Foto e post social da nababbi, è Cassazione: sono prova per accertare tenore di vita e reddito. Influencer e esibizionisti sono avvisati
La sentenza 38800 del 22 ottobre degli ermellini dà l'ultima via libera alla quantificazione del reddito tramite i post social: “Sono prove documentali legittime”
Occhio ai social e alle immagini che pubblicate, perché non solo l'Agenzia delle Entrate può spiarvi e spedire un accertamento fiscale deducendo il tenore di vita dallo “stile social”: ora anche la Corte di Cassazione ha sentenziato che è “legittima l’acquisizione come prove documentali, ai sensi dell’art. 234 cod. proc. pen., delle fotografie, tratte da internet e dai social media”.
Siete influencer e ricevete compensi anche in “cambio merci” e non li dichiarate ma li mostrate al vostro pubblico? Ostentate foto delle vacanze in località costose e a bordo magari di yacht sui quali siete salito magari come ospiti? Dal 2017 la Guardia di Finanza nell'esecuzione delle verifiche, dei controlli fiscali e delle indagini di polizia economico-finanziaria finalizzate al contrasto dell’evasione, dell’elusione e delle frodi fiscali” come da circolare dell'e Entrate, ha incluso i social. E sempre la Gdf con la circolare 1 del 2018 ha affermato “che le informazioni desunte dalla rete internet possono essere fonte di innesco per verifiche”.

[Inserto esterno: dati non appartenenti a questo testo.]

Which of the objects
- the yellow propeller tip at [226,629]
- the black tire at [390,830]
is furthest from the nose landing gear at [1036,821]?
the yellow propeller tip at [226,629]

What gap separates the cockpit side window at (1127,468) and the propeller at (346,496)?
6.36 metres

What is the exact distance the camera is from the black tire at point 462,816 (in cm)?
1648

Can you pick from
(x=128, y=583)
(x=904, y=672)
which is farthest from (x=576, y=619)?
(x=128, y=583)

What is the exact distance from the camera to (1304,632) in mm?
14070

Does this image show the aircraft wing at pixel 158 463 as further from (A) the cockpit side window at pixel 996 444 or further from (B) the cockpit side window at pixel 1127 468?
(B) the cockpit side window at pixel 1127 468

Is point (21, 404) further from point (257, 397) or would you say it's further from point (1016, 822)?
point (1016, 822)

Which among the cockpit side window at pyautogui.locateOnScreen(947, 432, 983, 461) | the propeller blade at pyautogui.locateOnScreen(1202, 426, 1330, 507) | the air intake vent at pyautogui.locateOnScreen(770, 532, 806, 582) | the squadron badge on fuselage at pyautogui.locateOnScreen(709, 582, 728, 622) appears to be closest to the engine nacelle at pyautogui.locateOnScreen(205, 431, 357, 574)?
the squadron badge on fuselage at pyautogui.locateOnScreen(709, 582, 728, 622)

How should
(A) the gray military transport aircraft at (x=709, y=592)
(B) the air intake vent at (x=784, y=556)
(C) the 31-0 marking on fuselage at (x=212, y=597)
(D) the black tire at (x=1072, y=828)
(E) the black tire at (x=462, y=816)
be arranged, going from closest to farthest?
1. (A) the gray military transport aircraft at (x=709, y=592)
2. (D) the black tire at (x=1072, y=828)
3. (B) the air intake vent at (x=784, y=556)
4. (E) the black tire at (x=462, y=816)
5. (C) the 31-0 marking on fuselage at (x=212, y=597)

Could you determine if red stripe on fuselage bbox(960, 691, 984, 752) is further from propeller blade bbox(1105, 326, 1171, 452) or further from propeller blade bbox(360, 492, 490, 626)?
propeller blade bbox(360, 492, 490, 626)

Entrate e Guardia di Finanza ora supportate da una sentenza che fa giurisprudenza
A dar manforte alle attività dell'Agenzia delle Entrate e alla GdF, arriva quindi una sentenza penale della Corte di Cassazione che stabilisce che è da considerarsi legittima”. La sentenza numero 38800 è stata depositata dalla Terza Sezione Penale lo scorso 22 ottobre e, seppur riferita ad un caso relativo ad una società dilettantistica che ha goduto illegalmente dell'esenzione sull'Iva, costituisce una precedente giuridico per gli accertamenti delle Entrate e della Guardia di Finanza che nei diversi gradi di giudizio potranno utilizzare non solo come fonte ma anche come prova certa sia nell'individuazione della capacità contributiva e quindi dell'evasione fiscale. Insomma, foto di viaggi, auto di lusso come si dice in termini tecnici, “ne provano la capacità contributiva”.
Chi rischia e come difendersi dalla presunta ricchezza
Chi rischia? Chi dichiara poco o niente va quindi incontro ad accertamenti tributari. E per difendersi non resta altro che fornire le prove del proprio tenore di vita. Quindi documentare che non è tutto oro quello che luccica. Se invece sui social c'è la verità non resta che prepararsi a pagare. D'altronde vige la regola dell'onere invertito della prova.